**READING TEXT:**
______________________________

But in one of those eerie twists of fate, before a meeting between Gilmore and Smith at which the police planned to pick him up for questioning, Smith—an alcoholic and heavy smoker—passed out in his bed at the Holland Hotel and set the room on fire. He was burned to death in the flames, which apparently also consumed any photos or personal effects of Short’s he had shown Gilmore.

In another book on the case,
Daddy Was the Black Dahlia Killer
, written with the respected crime writer Michael Newton, Janice Knowlton offers another theory. Knowlton claims that her late father, George Knowlton, was a child molester, serial killer of at least three, a baby-killer, satanist and necrophiliac—and Beth Short’s murderer. Her understanding of the connection to the Dahlia case, she claims, emerged when deeply repressed memories surfaced while recovering from a hysterectomy. According to Janice Knowlton, Short called George from the Biltmore. In Janice’s memory, after beating Short to death with a hammer, George Knowlton used a power saw to cut Short in two, then forced his daughter to accompany him as he took the body to dump it in the ocean at Seal Beach. When it floated back, he washed and gutted it, took it to a cemetery, then changed his mind and dumped it in the vacant lot.

In a
Los Angeles Times
story that ran two days after the murder, sources recalled Short saying she was engaged to an army pilot named George. At the end of January, someone named George visited a cafe on Santa Monica Boulevard several times, identified himself as an
FBI
agent but refused to show credentials, and asserted that he knew who killed Short. Knowlton believes from the description that this was her father. Newton concedes there is no proof of what she claims, but cites many coincidences in her father’s life and the known facts of the Dahlia case. He also demonstrates striking similarities between the case and the unsolved murder of Frances Cochran in Lynn, Massachusetts, in July, 1941.

In an
Orange County Register
article in June 1991, John St. John declared, “The facts as she presents them to me are not compatible with the murder of the Black Dahlia.” It remains unsolved to this date.

Other case devotees have claimed that the
LAPD
knew the identity of the Dahlia’s killer, but covered it up to protect influential people. (Some of these sources claim the same thing about the death of Marilyn Monroe.)

______________________________

**WRITTEN PROBLEM 1:**
In the listing, switch "detect" to "locate" in everything from the line containing "Q: Please detect the volleyballs" down to the line containing "[448,167,472,197]", leaving all else unchanged, and give only those lines.

______________________________

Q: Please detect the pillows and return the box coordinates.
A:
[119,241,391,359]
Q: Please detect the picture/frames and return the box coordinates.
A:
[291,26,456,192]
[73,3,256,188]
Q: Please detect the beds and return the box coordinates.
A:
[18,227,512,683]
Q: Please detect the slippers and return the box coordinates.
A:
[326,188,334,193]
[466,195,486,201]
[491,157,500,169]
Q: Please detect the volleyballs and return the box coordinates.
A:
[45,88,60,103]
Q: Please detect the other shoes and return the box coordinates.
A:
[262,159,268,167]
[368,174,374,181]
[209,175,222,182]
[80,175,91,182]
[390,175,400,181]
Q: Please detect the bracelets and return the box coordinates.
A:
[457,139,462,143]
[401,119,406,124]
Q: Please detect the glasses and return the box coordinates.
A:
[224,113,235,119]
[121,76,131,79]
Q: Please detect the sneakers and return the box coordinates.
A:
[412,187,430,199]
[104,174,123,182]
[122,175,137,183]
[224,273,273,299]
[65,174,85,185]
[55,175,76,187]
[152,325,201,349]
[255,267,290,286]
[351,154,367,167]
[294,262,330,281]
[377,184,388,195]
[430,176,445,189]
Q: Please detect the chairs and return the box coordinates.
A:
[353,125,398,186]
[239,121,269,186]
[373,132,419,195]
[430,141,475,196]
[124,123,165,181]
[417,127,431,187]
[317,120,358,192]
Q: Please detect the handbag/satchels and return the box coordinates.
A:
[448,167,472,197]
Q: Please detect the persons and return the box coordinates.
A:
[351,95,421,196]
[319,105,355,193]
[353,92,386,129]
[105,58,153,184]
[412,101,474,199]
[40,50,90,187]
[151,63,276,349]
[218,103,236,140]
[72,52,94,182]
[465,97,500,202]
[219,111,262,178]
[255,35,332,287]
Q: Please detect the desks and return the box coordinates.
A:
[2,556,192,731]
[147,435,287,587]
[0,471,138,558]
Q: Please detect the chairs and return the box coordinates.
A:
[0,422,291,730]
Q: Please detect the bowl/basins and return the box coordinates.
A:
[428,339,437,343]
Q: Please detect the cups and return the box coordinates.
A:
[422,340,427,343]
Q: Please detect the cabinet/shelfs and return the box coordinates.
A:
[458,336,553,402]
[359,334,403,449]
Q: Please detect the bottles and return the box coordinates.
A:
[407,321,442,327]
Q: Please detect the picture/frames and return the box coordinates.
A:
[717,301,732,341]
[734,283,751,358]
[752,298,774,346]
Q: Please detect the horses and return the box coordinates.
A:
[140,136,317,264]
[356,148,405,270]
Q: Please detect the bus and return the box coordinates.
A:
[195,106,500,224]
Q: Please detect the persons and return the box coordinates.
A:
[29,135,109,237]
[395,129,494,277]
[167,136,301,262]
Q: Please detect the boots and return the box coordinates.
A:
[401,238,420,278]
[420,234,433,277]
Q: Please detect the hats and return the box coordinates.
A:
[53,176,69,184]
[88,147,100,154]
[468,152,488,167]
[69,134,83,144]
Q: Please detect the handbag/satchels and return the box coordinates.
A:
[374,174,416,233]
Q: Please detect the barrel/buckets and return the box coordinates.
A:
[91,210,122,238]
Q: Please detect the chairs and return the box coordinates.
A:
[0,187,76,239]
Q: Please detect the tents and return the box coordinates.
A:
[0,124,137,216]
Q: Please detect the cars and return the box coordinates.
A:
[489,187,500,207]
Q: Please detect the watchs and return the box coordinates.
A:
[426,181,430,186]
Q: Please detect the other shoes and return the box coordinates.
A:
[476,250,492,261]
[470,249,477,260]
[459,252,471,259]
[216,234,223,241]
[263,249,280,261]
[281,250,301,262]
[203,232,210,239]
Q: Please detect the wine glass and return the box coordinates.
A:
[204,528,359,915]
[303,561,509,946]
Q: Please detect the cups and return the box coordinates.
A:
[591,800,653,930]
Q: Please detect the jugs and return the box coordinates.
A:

______________________________

**WRITTEN PROBLEM 2:**
Answer these questions about the Black Dahlia passage.
(a) At which hotel did Smith set his room on fire?
(b) In Janice Knowlton's memory, what tool did George Knowlton use to cut Short in two?
(c) In what publication and in what month and year did John St. John's statement appear?

**COMPLETE OUTPUT 1:**
Q: Please locate the volleyballs and return the box coordinates.
A:
[45,88,60,103]
Q: Please locate the other shoes and return the box coordinates.
A:
[262,159,268,167]
[368,174,374,181]
[209,175,222,182]
[80,175,91,182]
[390,175,400,181]
Q: Please locate the bracelets and return the box coordinates.
A:
[457,139,462,143]
[401,119,406,124]
Q: Please locate the glasses and return the box coordinates.
A:
[224,113,235,119]
[121,76,131,79]
Q: Please locate the sneakers and return the box coordinates.
A:
[412,187,430,199]
[104,174,123,182]
[122,175,137,183]
[224,273,273,299]
[65,174,85,185]
[55,175,76,187]
[152,325,201,349]
[255,267,290,286]
[351,154,367,167]
[294,262,330,281]
[377,184,388,195]
[430,176,445,189]
Q: Please locate the chairs and return the box coordinates.
A:
[353,125,398,186]
[239,121,269,186]
[373,132,419,195]
[430,141,475,196]
[124,123,165,181]
[417,127,431,187]
[317,120,358,192]
Q: Please locate the handbag/satchels and return the box coordinates.
A:
[448,167,472,197]

**COMPLETE OUTPUT 2:**
(a) The Holland Hotel.
(b) A power saw.
(c) The Orange County Register, in June 1991.